## DIRECTION
Print exactly the lines from the line with "From this viewpoint, which" to the last line of the data, please, both included.

══ RECORDS TO USE ══

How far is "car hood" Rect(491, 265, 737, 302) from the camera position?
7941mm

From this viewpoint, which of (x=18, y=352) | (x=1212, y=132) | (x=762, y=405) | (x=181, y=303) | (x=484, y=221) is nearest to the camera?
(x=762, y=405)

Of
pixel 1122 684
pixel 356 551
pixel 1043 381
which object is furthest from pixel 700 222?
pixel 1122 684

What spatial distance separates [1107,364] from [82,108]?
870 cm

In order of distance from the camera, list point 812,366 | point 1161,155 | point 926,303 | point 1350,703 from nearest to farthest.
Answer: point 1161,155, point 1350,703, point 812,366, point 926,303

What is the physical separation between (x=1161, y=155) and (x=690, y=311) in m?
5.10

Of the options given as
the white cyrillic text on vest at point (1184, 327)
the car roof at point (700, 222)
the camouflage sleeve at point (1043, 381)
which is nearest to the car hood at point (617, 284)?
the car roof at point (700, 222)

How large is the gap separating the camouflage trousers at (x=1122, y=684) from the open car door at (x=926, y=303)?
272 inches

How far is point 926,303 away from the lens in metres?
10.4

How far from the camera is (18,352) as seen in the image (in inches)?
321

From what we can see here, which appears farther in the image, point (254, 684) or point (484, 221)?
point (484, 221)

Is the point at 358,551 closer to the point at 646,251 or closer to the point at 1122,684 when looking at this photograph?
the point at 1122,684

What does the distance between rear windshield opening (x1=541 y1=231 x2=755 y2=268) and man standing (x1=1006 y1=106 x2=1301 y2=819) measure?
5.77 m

═══

## SOLUTION TO THIS PROBLEM
From this viewpoint, which of (x=18, y=352) | (x=1212, y=132) | (x=762, y=405) | (x=181, y=303) | (x=484, y=221) is nearest to the camera?
(x=762, y=405)

Of
pixel 1122 684
pixel 356 551
pixel 1043 381
which object is furthest from pixel 700 222?
pixel 1122 684

What spatial distance separates [1107,364] from [82,108]?
870 cm

In order of distance from the camera, list point 812,366 | point 1161,155 | point 926,303 | point 1350,703 from nearest to farthest.
Answer: point 1161,155, point 1350,703, point 812,366, point 926,303

What is the physical separation between (x=1161, y=155) and (x=690, y=311) in m?
5.10

Of the options given as
the white cyrillic text on vest at point (1184, 327)
the car roof at point (700, 222)
the camouflage sleeve at point (1043, 381)
which is nearest to the car hood at point (617, 284)?
the car roof at point (700, 222)

How large is the gap separating the camouflage trousers at (x=1122, y=684) from the open car door at (x=926, y=303)?
272 inches

How far is point 926,303 away from the lens in metres?
10.4

How far from the camera is (18,352) as seen in the image (in inches)?
321

From what we can see here, which appears farther in the image, point (254, 684) or point (484, 221)?
point (484, 221)

Is the point at 358,551 closer to the point at 646,251 or closer to the point at 1122,684 when looking at this photograph?
the point at 1122,684

What does the distance between rear windshield opening (x1=541 y1=231 x2=755 y2=268) and man standing (x1=1006 y1=106 x2=1301 y2=819) measure?
5.77 m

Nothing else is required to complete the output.